begin

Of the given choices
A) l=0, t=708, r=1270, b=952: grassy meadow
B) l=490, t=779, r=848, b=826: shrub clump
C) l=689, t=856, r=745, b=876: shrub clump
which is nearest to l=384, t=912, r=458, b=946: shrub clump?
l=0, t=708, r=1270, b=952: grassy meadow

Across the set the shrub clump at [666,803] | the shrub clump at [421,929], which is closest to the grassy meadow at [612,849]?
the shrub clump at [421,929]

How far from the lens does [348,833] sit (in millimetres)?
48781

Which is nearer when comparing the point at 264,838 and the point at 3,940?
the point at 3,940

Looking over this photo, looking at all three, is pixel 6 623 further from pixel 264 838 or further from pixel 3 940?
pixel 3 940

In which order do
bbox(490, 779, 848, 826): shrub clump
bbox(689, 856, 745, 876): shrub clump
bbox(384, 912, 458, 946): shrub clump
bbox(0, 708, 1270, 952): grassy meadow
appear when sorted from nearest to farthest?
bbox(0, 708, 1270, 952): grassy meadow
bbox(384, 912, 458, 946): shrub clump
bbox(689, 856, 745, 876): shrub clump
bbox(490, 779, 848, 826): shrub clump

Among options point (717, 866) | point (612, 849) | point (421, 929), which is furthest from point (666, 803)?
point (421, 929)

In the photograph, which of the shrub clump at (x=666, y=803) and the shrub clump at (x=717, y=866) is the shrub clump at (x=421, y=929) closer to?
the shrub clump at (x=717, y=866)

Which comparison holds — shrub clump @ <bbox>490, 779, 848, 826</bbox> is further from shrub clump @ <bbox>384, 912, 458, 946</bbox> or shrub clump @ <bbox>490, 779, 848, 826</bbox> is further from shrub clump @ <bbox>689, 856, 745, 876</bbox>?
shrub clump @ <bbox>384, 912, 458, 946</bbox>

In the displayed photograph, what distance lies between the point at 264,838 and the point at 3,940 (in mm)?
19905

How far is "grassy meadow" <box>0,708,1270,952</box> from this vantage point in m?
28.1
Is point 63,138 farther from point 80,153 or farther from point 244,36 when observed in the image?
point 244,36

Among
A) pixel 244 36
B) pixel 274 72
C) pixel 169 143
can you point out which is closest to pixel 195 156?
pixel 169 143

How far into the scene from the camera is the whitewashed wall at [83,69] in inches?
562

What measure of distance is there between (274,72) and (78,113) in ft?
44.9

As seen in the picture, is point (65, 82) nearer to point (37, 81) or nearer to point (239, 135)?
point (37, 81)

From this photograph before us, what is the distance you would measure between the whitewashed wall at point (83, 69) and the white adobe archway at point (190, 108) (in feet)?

end

**What you are asked to do:** Please repeat the material above, word for word and in full.

**Exercise answer:**
Of the given choices
A) l=0, t=708, r=1270, b=952: grassy meadow
B) l=490, t=779, r=848, b=826: shrub clump
C) l=689, t=856, r=745, b=876: shrub clump
which is nearest to l=384, t=912, r=458, b=946: shrub clump?
l=0, t=708, r=1270, b=952: grassy meadow

Across the set the shrub clump at [666,803] | the shrub clump at [421,929], which is closest to the grassy meadow at [612,849]?
the shrub clump at [421,929]

How far from the lens does [348,833] sit (in millimetres)?
48781

Which is nearer when comparing the point at 264,838 and the point at 3,940?
the point at 3,940

Looking over this photo, looking at all three, is pixel 6 623 further from pixel 264 838 or further from pixel 3 940?
pixel 3 940

In which order do
bbox(490, 779, 848, 826): shrub clump
bbox(689, 856, 745, 876): shrub clump
bbox(384, 912, 458, 946): shrub clump
bbox(0, 708, 1270, 952): grassy meadow
appear when sorted from nearest to farthest?
bbox(0, 708, 1270, 952): grassy meadow
bbox(384, 912, 458, 946): shrub clump
bbox(689, 856, 745, 876): shrub clump
bbox(490, 779, 848, 826): shrub clump

Among options point (717, 866) | point (612, 849) | point (421, 929), which is furthest from point (666, 803)?
point (421, 929)

In the photograph, which of the shrub clump at (x=666, y=803) and the shrub clump at (x=717, y=866) is the shrub clump at (x=421, y=929) closer to?
the shrub clump at (x=717, y=866)

Which comparison holds — shrub clump @ <bbox>490, 779, 848, 826</bbox> is further from shrub clump @ <bbox>384, 912, 458, 946</bbox> or shrub clump @ <bbox>490, 779, 848, 826</bbox> is further from shrub clump @ <bbox>689, 856, 745, 876</bbox>?
shrub clump @ <bbox>384, 912, 458, 946</bbox>

In the displayed photograph, what distance lies between the point at 264,838 and the point at 3,940 (in mm)?
19905

How far is "grassy meadow" <box>0,708,1270,952</box> from this vantage point in m?
28.1
Is point 63,138 farther from point 80,153 or farther from point 244,36 when observed in the image?
point 244,36

Among
A) pixel 244 36
B) pixel 274 72
C) pixel 169 143
can you point out which is closest to pixel 195 156?
pixel 169 143

How far into the scene from the camera is the whitewashed wall at [83,69] in inches?
562

What measure of distance is there between (274,72) and (78,113) in ft?
44.9

As seen in the picture, is point (65, 82) nearer to point (37, 81) or nearer to point (239, 135)?
point (37, 81)

From this photograph before us, what is the distance you would measure between the whitewashed wall at point (83, 69) and the white adobe archway at point (190, 108) (in feet)?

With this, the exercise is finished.